Greecian Revenge

Categories: uncategorized

Date: 15 March 2007 13:55:32

For those who may have sniggered behind their newspapers at Athens' difficulties in getting ready for the '04 Olympics, it looks like the joke is on you. London's 2012 Olympics look like being an over expensive disaster in the making.

All the financial claims made in the bid to the IOC look like proving false. The government today announced a revised budget of £9.35bn ($19bn). Originally they'd forgotten about things like VAT on building etc. Even though they had one of the big 4 accountancy firms and civil servants advising them. Now we find that the budget has trebled in 12 months.
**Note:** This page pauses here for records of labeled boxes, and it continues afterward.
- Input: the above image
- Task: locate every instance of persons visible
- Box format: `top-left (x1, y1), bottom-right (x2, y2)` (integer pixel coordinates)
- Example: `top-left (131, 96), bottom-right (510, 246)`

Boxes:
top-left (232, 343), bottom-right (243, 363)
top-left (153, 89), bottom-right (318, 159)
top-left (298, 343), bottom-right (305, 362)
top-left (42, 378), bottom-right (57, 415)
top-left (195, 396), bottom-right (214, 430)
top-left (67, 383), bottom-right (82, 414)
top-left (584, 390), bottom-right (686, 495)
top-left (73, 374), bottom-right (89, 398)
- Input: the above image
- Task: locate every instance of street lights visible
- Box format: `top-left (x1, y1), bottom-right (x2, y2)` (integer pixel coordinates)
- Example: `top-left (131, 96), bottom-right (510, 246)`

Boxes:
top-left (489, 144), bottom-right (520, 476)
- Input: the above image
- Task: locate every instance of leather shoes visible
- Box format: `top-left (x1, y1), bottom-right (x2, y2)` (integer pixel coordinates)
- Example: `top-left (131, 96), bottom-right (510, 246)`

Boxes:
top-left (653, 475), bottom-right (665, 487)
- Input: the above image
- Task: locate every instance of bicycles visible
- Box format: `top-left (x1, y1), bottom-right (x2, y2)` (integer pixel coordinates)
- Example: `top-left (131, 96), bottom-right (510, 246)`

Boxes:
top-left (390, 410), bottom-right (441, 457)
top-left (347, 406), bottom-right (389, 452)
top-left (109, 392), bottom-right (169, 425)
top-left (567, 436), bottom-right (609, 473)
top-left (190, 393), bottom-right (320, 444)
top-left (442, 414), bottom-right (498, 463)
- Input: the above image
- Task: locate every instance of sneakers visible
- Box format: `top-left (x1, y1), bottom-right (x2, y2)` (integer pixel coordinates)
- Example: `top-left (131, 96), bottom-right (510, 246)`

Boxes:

We're told that the government will raid the UK lottery's Good Causes fund to the tune of at least £600m ($1.2bn). The arts have already had a high proportion of their funding removed to pay for it. Where are charities and development groups going to get their additional fnding from?

London's taxpayers are already hit by a levy on their council tax. Their mayor, "Red" Ken Livingstone, has also promised an additional £300m ($580m) in additional support but has not said where the money will come from. Only that it won't be council tax or transport. Maybe it'll be from the money he's saved by buying London's fuel from Hugo Chavez in Venezuala.

Many feared that the Olympics would turn into another Millenium Dome. We were assured that this wouldn't happen because the government had learned its lesson from that experience. Evidently it hasn't. Maybe they could use Gordon Brown's calculator to rejig the figures. He's good at hiding spending by not declaring it.

The government have also promised a further 1000 rail carriages to ease congestion on the railways - be prepared for Congestion Charging here soon.

The fact that their are hundreds of empty carriages in sidings around the country has not sunk in. They're there because the rail companies refuse to pay the extortionate lease payments. Therefore they've taken carriages out of service, increased congestion and raised fares.

Privitisation of the railways was a mess from the start. The railways should have been split along pre-nationalisation lines with the companies overseeing all aspects of running the railways they used. Instead we had locomotives and rolling stock owned by finance companies, track maintenance owned by a separate company and the operators in the middle.

The highlight has been several fatal crashes. The last of which, in Cumbria, saw people pressing for maintenance to be devolved to local managers. What they didn't realise was that the local managers were the people responsible. They had been reported and a troubleshooting team had been dropped on them prior to the crash.